I write software for a living. Before going independent, I spent almost two years at Stripe and a bit over two at Klarna. Before all of that, I was studying pure mathematics—I still love it and I'm slowly finishing my degree when life allows.
Day to day, I reach for Rust, Python, TypeScript, and whatever else makes sense. I don't have strong allegiances. I've done a lot of web work over the years, but lately I've been happiest closer to the metal: systems programming, operating systems, that kind of thing. I particularly enjoy working on high-performance, low-latency distributed systems.
I like working with people who think and communicate clearly and I try to do the same. Pair programming, whiteboard sessions, talking through a problem and then going with the best solution—that's what I enjoy most. I believe in writing things down, keeping code obvious, and building software that does one thing well instead of trying to be everything to everyone. Perfect later almost always loses to good enough now; optimal is not ideal.

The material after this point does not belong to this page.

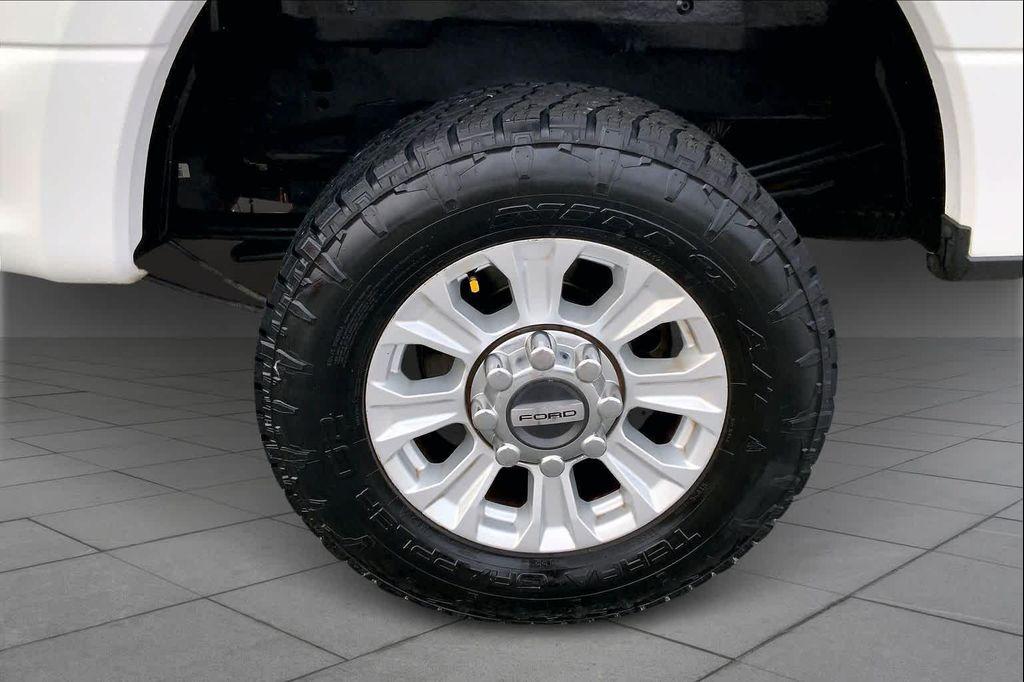 used 2020 Ford F-250 car, priced at $29,682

I'm at the Recurse Center until early April, working on a pre-emptive work-stealing userspace virtual threads runtime in C. It originated from my original project: a (distributed) load testing tool written in C, supporting different scenario drivers (~adapters), eg. ICMP Echo, HTTP, Websockets; the load testing tool is also still in development, but focus has switched to the runtime to make the load testing tool fast enough. Neither are ready yet, but I really enjoy the process.
I won't be available for work until I'm done, but I always like meeting people—whether there's a project attached or not. If you want to say hello, drop me an email.

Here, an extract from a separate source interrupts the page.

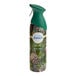 A can of Febreze Air Winter Spruce scented air freshener spray in a room.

I use LLMs in my work—for learning, for bouncing ideas around, and for writing simple, routine code. They're good at putting words on the screen quickly. They're not good at checking whether what they wrote is correct. That still is my job.
Mission-critical code, I believe, must still be written by hand.
For experienced engineers, I think these tools can make you more effective. For people still learning, it's more complicated—I think there's a difference between using AI to understand something and using it to skip understanding. The line I draw for myself: if I couldn't write it given enough time, I shouldn't be generating it.
What worries me is the quiet degradation of code quality and generated code creeping into places where it doesn't belong, for example: any system working with PII, any system with outputs to physical systems, such as motors, filters, etc.
I like understanding how things work—not just software, but systems in general. I ride motorcycles, lift weights, grow plants, love to read (mostly about philosophy and classical literature), and make things with my hands (sewing, knitting). I like taking my time with things, building an intuition and using resources responsibly.